## Requirement 1:
In the introduction about post-rock and post-metal, how many lists of ten albums were included this year?

Hello! Yet another year goes by where post-rock and post-metal continue to do way more interesting things that people give them credit for. It seems that both genres are doomed to suffer from one of the worst images in the public eye, deemed as boring and repetitive while bands do a million different things with their basic premises and building blocks. To be honest, at this point I've given up on trying to change that image and I just focus on the real reason we continue to cover the spaces on the blog - excellent music.
This year, we kept words to a minimum, instead throwing in three excellent lists of ten albums which share quite a few releases between them but also have their own flavor, reflecting our diverging interests in the post field of music. I hope you dive into these selections and see just how many colors, styles, and approaches are continued therein so that maybe the erroneous idea that all of post-rock is just one big buildup and crescendo is a lie.
In previous years I have included bands/albums that pretty squarely fall under the instrumental prog label, and while I don’t regret that, I think it probably goes against the spirit of what we’re actually doing here when there are plenty of more “traditional” post-rock/metal albums to highlight. All of that’s to explain why Night Verses doesn’t appear in my list here despite releasing one of my favorite albums of the year.

## Requirement 2:
Please rewrite the part of the records that opens with the line containing "Within what is" and runs through the last line of the records, both ends included. Keep the requests, and multiply every number in the answers (coordinates and distances) by 1.75, rounding to whole numbers with halves going up.

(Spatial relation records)
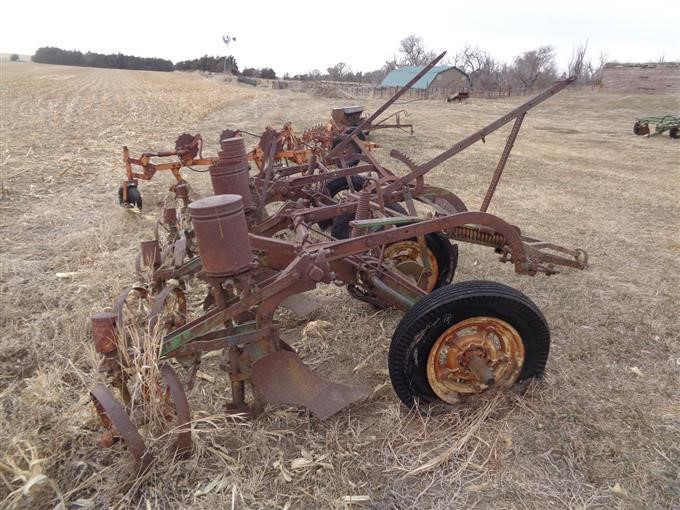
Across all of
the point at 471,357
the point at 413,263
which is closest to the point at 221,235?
the point at 471,357

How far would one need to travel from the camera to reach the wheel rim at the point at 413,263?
3.58 metres

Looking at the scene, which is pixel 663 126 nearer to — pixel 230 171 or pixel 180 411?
Answer: pixel 230 171

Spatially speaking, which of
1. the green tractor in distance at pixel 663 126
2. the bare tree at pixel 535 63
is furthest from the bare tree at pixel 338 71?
the green tractor in distance at pixel 663 126

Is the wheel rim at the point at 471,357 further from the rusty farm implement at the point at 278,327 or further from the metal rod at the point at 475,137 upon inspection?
the metal rod at the point at 475,137

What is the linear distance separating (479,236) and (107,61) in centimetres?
8927

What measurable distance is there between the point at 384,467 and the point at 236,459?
0.77 meters

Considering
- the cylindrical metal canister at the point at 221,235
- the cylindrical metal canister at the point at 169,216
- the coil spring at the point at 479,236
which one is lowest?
the cylindrical metal canister at the point at 169,216

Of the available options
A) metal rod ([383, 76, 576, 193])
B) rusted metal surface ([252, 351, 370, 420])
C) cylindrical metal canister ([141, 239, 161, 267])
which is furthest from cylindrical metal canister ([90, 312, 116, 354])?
metal rod ([383, 76, 576, 193])

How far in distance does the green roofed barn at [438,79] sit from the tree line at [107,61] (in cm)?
5060

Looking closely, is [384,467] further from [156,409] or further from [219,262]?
[219,262]

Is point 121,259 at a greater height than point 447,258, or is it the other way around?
point 447,258

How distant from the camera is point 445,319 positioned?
2453 millimetres

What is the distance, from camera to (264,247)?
9.18 ft

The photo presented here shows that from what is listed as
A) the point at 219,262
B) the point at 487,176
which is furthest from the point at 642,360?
the point at 487,176
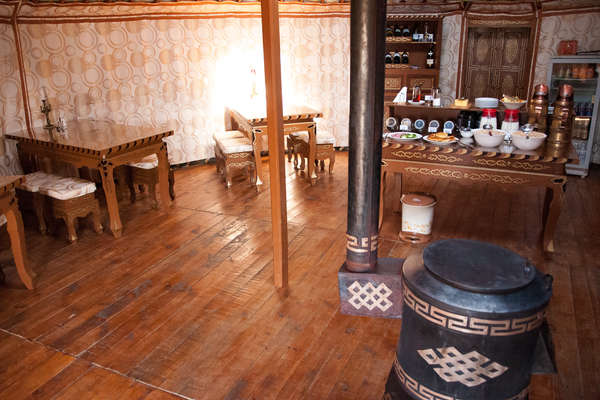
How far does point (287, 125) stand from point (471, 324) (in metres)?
4.15

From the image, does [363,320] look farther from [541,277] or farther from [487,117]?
[487,117]

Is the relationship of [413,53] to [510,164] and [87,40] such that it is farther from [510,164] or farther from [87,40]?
[87,40]

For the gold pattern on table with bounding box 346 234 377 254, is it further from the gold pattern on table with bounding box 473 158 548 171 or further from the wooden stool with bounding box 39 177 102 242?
the wooden stool with bounding box 39 177 102 242

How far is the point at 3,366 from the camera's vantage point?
2.79m

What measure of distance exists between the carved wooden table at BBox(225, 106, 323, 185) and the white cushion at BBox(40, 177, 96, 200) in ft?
6.76

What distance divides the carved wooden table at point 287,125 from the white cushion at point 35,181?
89.5 inches

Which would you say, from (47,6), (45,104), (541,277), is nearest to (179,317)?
(541,277)

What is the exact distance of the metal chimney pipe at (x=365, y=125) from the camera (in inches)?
98.0

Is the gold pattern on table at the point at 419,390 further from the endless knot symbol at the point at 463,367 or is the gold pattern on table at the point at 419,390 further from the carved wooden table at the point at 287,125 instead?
the carved wooden table at the point at 287,125

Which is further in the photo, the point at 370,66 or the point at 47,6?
the point at 47,6

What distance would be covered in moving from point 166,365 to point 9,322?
4.39ft

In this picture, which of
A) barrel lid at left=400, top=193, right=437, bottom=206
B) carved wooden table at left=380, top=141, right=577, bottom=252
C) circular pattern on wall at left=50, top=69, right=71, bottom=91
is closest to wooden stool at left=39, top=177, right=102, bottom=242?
circular pattern on wall at left=50, top=69, right=71, bottom=91

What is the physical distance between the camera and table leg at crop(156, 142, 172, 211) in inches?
196

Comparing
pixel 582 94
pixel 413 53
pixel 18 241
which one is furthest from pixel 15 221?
pixel 582 94
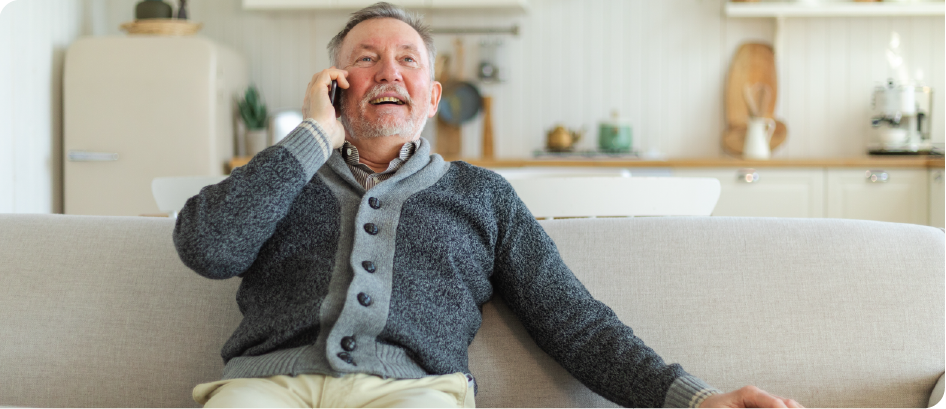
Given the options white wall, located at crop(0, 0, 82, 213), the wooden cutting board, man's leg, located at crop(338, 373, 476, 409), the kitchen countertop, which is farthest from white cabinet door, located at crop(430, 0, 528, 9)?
man's leg, located at crop(338, 373, 476, 409)

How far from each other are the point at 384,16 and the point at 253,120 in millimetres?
2658

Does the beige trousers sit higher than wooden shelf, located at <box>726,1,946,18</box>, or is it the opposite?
wooden shelf, located at <box>726,1,946,18</box>

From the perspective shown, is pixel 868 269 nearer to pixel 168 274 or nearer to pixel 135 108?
pixel 168 274

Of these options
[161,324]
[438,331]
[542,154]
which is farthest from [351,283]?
[542,154]

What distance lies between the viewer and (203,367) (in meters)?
1.32

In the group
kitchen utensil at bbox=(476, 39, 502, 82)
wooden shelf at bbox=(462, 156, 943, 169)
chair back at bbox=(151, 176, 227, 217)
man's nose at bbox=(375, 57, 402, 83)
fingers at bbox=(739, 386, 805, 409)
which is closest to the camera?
fingers at bbox=(739, 386, 805, 409)

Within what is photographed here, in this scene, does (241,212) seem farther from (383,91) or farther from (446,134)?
(446,134)

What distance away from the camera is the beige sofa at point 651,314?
127 centimetres

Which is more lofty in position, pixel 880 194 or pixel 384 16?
pixel 384 16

## Response 1:
Three.

## Response 2:
Within what is photographed here, in this scene, does (241,212) seem farther from (383,91) or farther from (446,134)?
(781,235)

What distance away from the camera is the beige sofa at point 651,314?
222 centimetres

Which is more lofty in position, pixel 880 194 or pixel 384 16?
pixel 672 28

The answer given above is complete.